**The request:**
Reproduce every line of the material below, but drop the pictures.

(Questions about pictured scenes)

┄┄┄┄┄┄┄┄┄┄┄┄┄┄┄┄┄┄┄┄

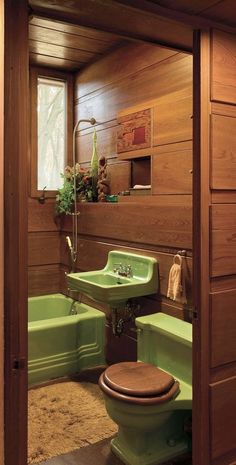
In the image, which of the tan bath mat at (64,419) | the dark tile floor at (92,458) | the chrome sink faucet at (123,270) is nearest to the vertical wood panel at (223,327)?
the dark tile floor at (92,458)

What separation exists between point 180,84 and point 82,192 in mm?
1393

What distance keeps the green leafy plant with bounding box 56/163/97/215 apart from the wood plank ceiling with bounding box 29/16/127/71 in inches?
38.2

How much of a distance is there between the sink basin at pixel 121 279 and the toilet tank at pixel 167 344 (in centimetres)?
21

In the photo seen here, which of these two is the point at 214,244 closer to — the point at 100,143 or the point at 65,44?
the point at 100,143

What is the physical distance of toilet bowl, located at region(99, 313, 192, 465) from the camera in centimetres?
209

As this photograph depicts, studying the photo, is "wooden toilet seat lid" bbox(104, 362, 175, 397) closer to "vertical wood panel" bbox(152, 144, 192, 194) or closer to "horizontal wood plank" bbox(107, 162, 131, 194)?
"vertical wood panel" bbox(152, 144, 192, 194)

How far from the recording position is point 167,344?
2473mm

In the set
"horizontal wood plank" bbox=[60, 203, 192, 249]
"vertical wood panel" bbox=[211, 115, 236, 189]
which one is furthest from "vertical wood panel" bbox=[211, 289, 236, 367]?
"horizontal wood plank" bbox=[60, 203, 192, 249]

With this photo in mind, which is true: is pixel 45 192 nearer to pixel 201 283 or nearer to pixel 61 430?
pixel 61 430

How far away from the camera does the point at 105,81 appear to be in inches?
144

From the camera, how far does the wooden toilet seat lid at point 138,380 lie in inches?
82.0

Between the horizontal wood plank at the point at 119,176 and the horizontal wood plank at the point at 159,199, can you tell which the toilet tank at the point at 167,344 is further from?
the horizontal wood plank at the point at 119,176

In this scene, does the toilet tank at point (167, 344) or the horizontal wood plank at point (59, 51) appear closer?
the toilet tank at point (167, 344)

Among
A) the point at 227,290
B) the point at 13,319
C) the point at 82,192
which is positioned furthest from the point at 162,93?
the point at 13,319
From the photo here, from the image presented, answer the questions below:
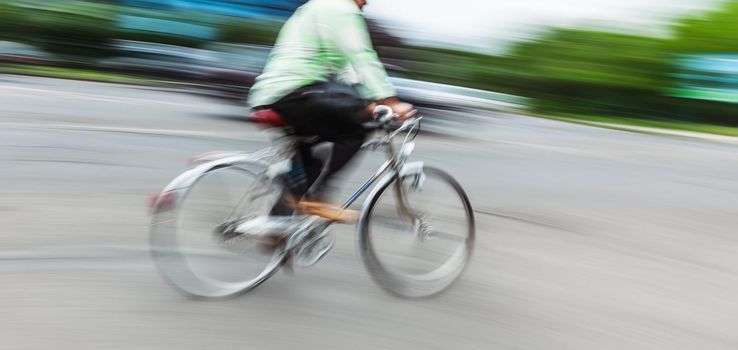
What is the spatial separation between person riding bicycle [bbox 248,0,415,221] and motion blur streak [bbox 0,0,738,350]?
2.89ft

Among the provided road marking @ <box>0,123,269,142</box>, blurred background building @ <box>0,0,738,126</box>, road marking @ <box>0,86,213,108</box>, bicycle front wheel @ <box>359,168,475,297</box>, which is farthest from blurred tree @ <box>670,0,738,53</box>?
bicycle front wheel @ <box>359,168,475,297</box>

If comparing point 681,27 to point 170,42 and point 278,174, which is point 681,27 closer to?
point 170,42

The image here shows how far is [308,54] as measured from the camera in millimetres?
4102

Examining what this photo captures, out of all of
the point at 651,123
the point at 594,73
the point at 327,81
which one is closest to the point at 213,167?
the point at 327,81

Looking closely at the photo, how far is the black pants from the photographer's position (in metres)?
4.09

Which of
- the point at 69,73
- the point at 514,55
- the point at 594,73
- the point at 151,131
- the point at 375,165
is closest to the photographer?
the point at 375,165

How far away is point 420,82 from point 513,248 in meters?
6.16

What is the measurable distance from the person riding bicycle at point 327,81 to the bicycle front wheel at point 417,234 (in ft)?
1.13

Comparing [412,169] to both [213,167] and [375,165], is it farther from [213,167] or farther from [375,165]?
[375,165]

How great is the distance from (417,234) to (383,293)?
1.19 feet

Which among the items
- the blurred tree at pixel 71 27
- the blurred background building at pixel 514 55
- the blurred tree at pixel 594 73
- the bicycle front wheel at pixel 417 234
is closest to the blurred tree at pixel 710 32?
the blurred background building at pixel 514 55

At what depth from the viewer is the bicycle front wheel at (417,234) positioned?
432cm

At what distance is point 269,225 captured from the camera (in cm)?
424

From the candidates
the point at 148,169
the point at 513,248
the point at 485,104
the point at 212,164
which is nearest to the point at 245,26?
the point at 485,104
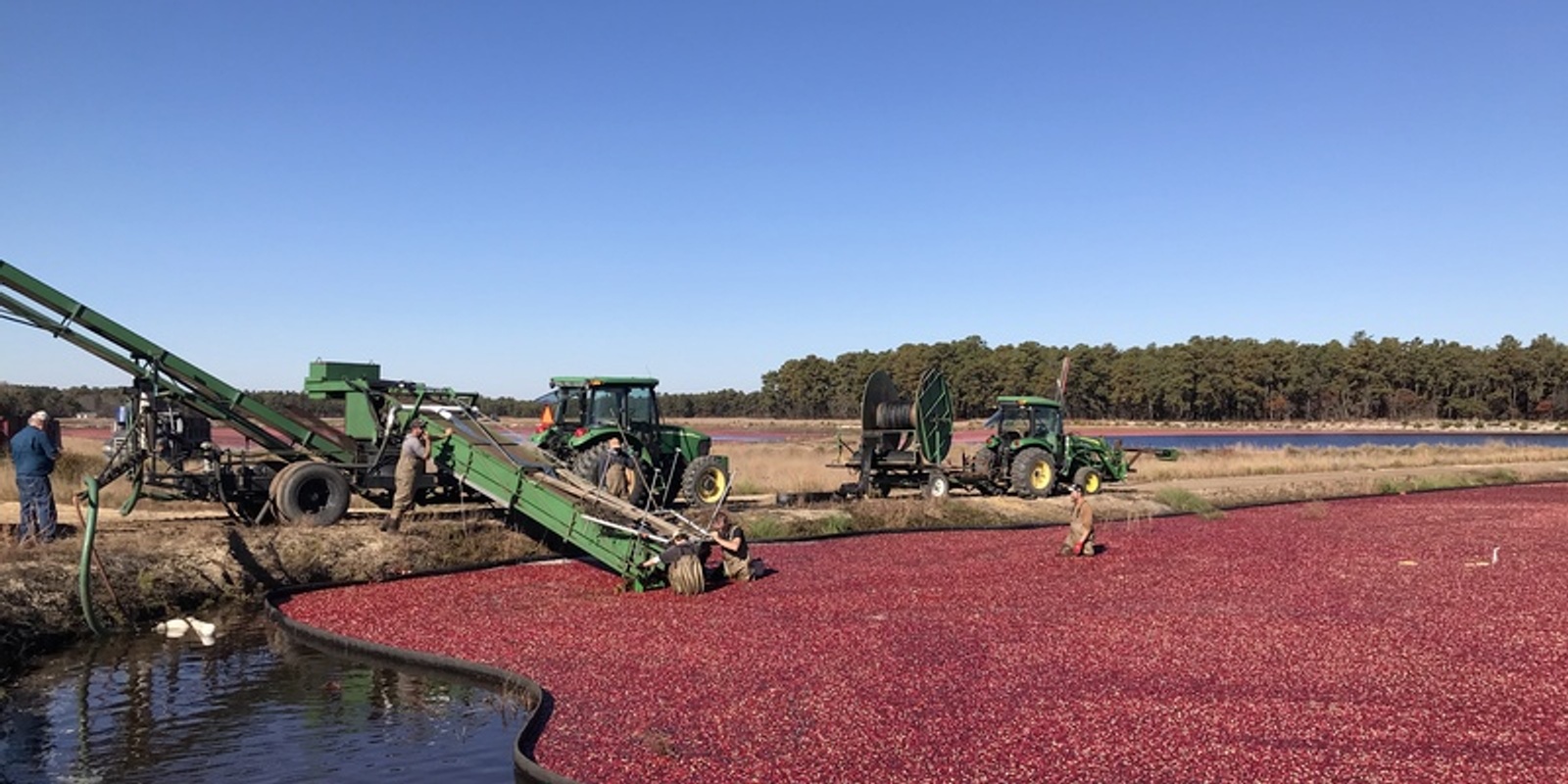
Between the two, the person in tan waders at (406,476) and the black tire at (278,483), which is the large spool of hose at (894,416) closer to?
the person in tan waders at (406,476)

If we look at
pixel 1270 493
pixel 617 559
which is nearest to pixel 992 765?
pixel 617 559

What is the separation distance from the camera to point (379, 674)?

┄┄┄┄┄┄┄┄┄┄┄┄┄┄┄┄┄┄┄┄

**Answer to the task:**
In the image, which of the tan bath mat at (64,419) | the dark tile floor at (92,458) | the chrome sink faucet at (123,270) is nearest to the vertical wood panel at (223,327)?
the dark tile floor at (92,458)

What separation exists between point 180,84 and point 82,192 in mm?
1393

What distance keeps the green leafy plant with bounding box 56/163/97/215 apart from the wood plank ceiling with bounding box 29/16/127/71 in inches?
38.2

How much of a distance is there between the sink basin at pixel 121 279 and the toilet tank at pixel 167 344 (in centimetres)?
21

In the photo seen here, which of these two is the point at 214,244 closer to — the point at 100,143 or the point at 65,44?
the point at 100,143

What is the physical distance of toilet bowl, located at region(99, 313, 192, 465) from the camera in centimetres?
209

As this photograph depicts, studying the photo, is "wooden toilet seat lid" bbox(104, 362, 175, 397) closer to "vertical wood panel" bbox(152, 144, 192, 194) or closer to "horizontal wood plank" bbox(107, 162, 131, 194)?
"vertical wood panel" bbox(152, 144, 192, 194)

How far from the recording position is point 167,344?
2473mm

In the set
"horizontal wood plank" bbox=[60, 203, 192, 249]
"vertical wood panel" bbox=[211, 115, 236, 189]
which one is furthest from "vertical wood panel" bbox=[211, 289, 236, 367]?
"horizontal wood plank" bbox=[60, 203, 192, 249]

With this photo in mind, which is true: is pixel 45 192 nearer to pixel 201 283 or nearer to pixel 61 430?
pixel 61 430

How far away from the camera does the point at 105,81 appear to be in inches?
144

From the camera, how far does the wooden toilet seat lid at point 138,380 lie in inches?
82.0

Between the horizontal wood plank at the point at 119,176 and the horizontal wood plank at the point at 159,199, can you tell which the toilet tank at the point at 167,344 is further from?
the horizontal wood plank at the point at 119,176

In this scene, does the toilet tank at point (167, 344) or the horizontal wood plank at point (59, 51) appear closer?
the toilet tank at point (167, 344)

Among
A) the point at 227,290
B) the point at 13,319
C) the point at 82,192
which is positioned furthest from the point at 162,93?
the point at 13,319
From the photo here, from the image presented, answer the questions below:
What is the spatial separation between person riding bicycle [bbox 248,0,415,221] and motion blur streak [bbox 0,0,738,350]?
2.89ft

Among the provided road marking @ <box>0,123,269,142</box>, blurred background building @ <box>0,0,738,126</box>, road marking @ <box>0,86,213,108</box>, bicycle front wheel @ <box>359,168,475,297</box>, which is farthest from blurred tree @ <box>670,0,738,53</box>?
bicycle front wheel @ <box>359,168,475,297</box>

If comparing point 681,27 to point 170,42 and point 278,174, which is point 681,27 closer to?
point 170,42

The image here shows how far is [308,54] as measured from the camera in millimetres?
4102

Examining what this photo captures, out of all of
the point at 651,123
the point at 594,73
the point at 327,81
which one is closest to the point at 213,167?
the point at 327,81

Looking closely at the photo, how far is the black pants from the photographer's position (in metres)?
4.09

Which of
- the point at 69,73
- the point at 514,55
- the point at 594,73
- the point at 151,131
- the point at 375,165
is closest to the photographer?
the point at 375,165

How far away is point 420,82 from point 513,248 in meters?
6.16

What is the measurable distance from the person riding bicycle at point 327,81 to the bicycle front wheel at point 417,234 (in ft)?
1.13

Comparing [412,169] to both [213,167] and [375,165], is it farther from [213,167] or farther from [375,165]?
[375,165]

How great is the distance from (417,234) to (383,293)?
1.19 feet

Which among the items
- the blurred tree at pixel 71 27
- the blurred background building at pixel 514 55
- the blurred tree at pixel 594 73
- the bicycle front wheel at pixel 417 234
is closest to the blurred tree at pixel 710 32?
the blurred background building at pixel 514 55

At what depth from the viewer is the bicycle front wheel at (417,234) positioned?
432cm

At what distance is point 269,225 captured from the camera (in cm)?
424

From the candidates
the point at 148,169
the point at 513,248
the point at 485,104
the point at 212,164
which is nearest to the point at 245,26?
the point at 485,104
Between the two, the person in tan waders at (406,476) and the black tire at (278,483), which is the large spool of hose at (894,416) closer to?
the person in tan waders at (406,476)

If we look at
pixel 1270 493
pixel 617 559
which is nearest to pixel 992 765?
pixel 617 559

What is the separation distance from the camera to point (379, 674)?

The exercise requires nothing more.